End November - Singapore Media Academy is officially opened.

===December===
- 2 December –
  - Van Tuong Nguyen is hanged at the Changi Prison after found guilty for drug trafficking, which carries a death penalty under the Misuse of Drugs Act.
  - An accident occurs at Escape Theme Park, leaving two children in critical condition.
- 5 December –
  - Electronic Arts' new studio opens.
  - Crazy Horse Paris starts showing in Singapore, making Singapore the first location.
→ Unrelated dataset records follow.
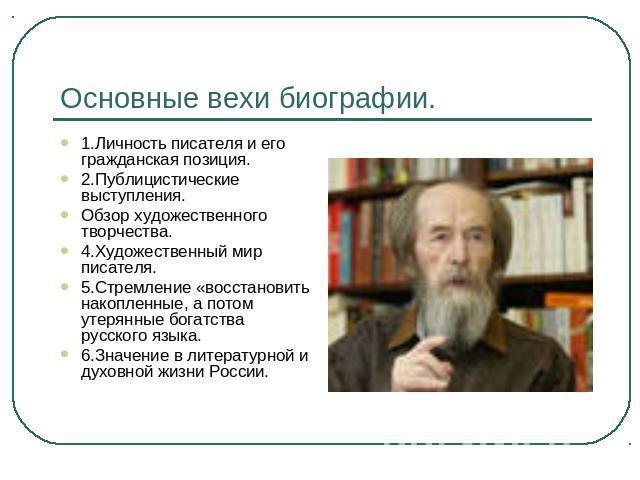 Основные вехи биографии.

- 1.Личность писателя и его гражданская позиция.
- 2.Публицистические выступления.
- Обзор художественного творчества.
- 4.Художественный мир писателя.
- 5.Стремление «восстановить накопленные, а потом утерянные богатства русского языка.
- 6.Значение в литературной и духовной жизни России.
The Ministry of Sound, a pub, opened later that month.
- 15 December – The WE Centre for Addictions Recovery and Education (WE C.A.R.E.) is officially opened to tackle and research addiction and its causes.

==Deaths==
- 25 January – Abu Bakar Hashim, former President of the Syariah Court (b. 1934).
- 18 April – Dhanalatchimi Devan Nair, former PAP Member of Parliament for Moulmein Constituency, former First Lady of Singapore and wife of 5th President Devan Nair (b. 1925).
- 2 May – Wee Kim Wee, 4th President of Singapore (b. 1915).
- 6 May – Tham Weng Kuen, murder victim of Muhammad and Ismil bin Kadar (b. 1936).
- 5 June – Wee Chong Jin, 1st Chief Justice of Singapore (b. 1917).
- 14 June – Dennis Bloodworth, journalist (b. 1919).
- 15 June – Liu Hong Mei, victim of the Kallang River body parts murder (b. 1982).
- 2 August – Harun Abdul Ghani, former political secretary at the Ministry of Home Affairs and former PAP Member of Parliament for Hong Kah GRC (b. 1939).
- 22 August – Arunsalam Mahadeva, pioneering journalist, trade unionist and founding Secretary-General of the Singapore National Union of Journalists (b. 1931).
- 2 September – Earl Lu, art patron and philanthropist (b. 1925).
- 7 September – Jane Parangan La Puebla, victim of the Orchard Road body parts murder (b. 1979).
- 13 September – Ho Kien Leong, murder victim of Lim Ah Liang (b. 1968).
- 19 October – Wee Keng Wah, murder victim of Barokah (b. 1930).
- 13 November – Tan Chin Tuan, former Chairman of OCBC Bank (Oversea-Chinese Banking Corporation), philanthropist and former Member of the Legislative Council for the Singapore Chinese Chamber of Commerce (b. 1908).
- 4 December – Ramona Johari, murder victim of Mohammad Zam Abdul Rashid (b. 1967).
- 6 December – Devan Nair, 3rd President of Singapore (b. 1923).
- 24 December – Thein Naing, victim of the Upper Boon Keng Road murder (b. 1964).